Era da tanto che non mi facevo vedere qui, lo so.
Mooooolto tempo fa feci una
minimini recensione di 10,000 days dei Tool. Cannai di bestia. La realtà è che quell'album è una figata assoluta.
Ora ci riprovo sperando di non dovermi riconfutare tra una paio di anni.
I Nine inch Nails hanno fatto una cosa davvero interessante. Era da un po' di tempo che durante i
loro live attaccavano l'industria discografica (con loro stessi dentro) al suono di "Steal more music". Alcuni (me compreso) la trovavano un'operazione facilona e paracula.
Poi invece vengono fuori producendo Ghosts I-IV. I primi fantasmi sono aggratis e gli altri a prezzo bassissimo da scaricare in rete. Neanche un centesimo ad un intermediario.

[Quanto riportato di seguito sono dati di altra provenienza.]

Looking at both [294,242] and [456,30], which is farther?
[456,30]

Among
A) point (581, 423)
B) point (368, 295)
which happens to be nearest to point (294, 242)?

Dalla mucca alla tavola. Inoltre voci dicono che nel loro sito i NIN in persona stessero dando consigli su come e dove scaricare le versioni migliori P2P dell'opera completa.
Io dico: figo, bella attitudine, ascoltiamo.
Insomma l'album è una figata, diversamente da ciò che ne pensa
lui. È sicuramente non-standard, non ci sono pezzi, non ci sono voci, non ci sono ritornelli o strofe. Ma lo trovo intuitivo e disilluso, in una maniera di cui si sentiva un certo bisogno. Sono una lista di immagini, tra loro disconnesse. Si sente che ogni diapositiva è però elaborata al punto giusto. Nonostante siano molte tracce, nessuna sembra essere messa li a cazzo.
Il leit-motif dell'album è la sperimentazione sul suono puro. Le chitarre sono esaminate e portate ai limiti, così l'elettronica e le percussioni acustiche. Il risultato è che i suoni sono oggetti astratti indipendenti tra loro.
Reznor sa che non è il primo al mondo a fare un album strumentale e, secondo me, non cerca neanche di provarci. Mette assieme il risultato di esperimenti fatti in studio.
Insomma, ascoltatevelo perchè merita.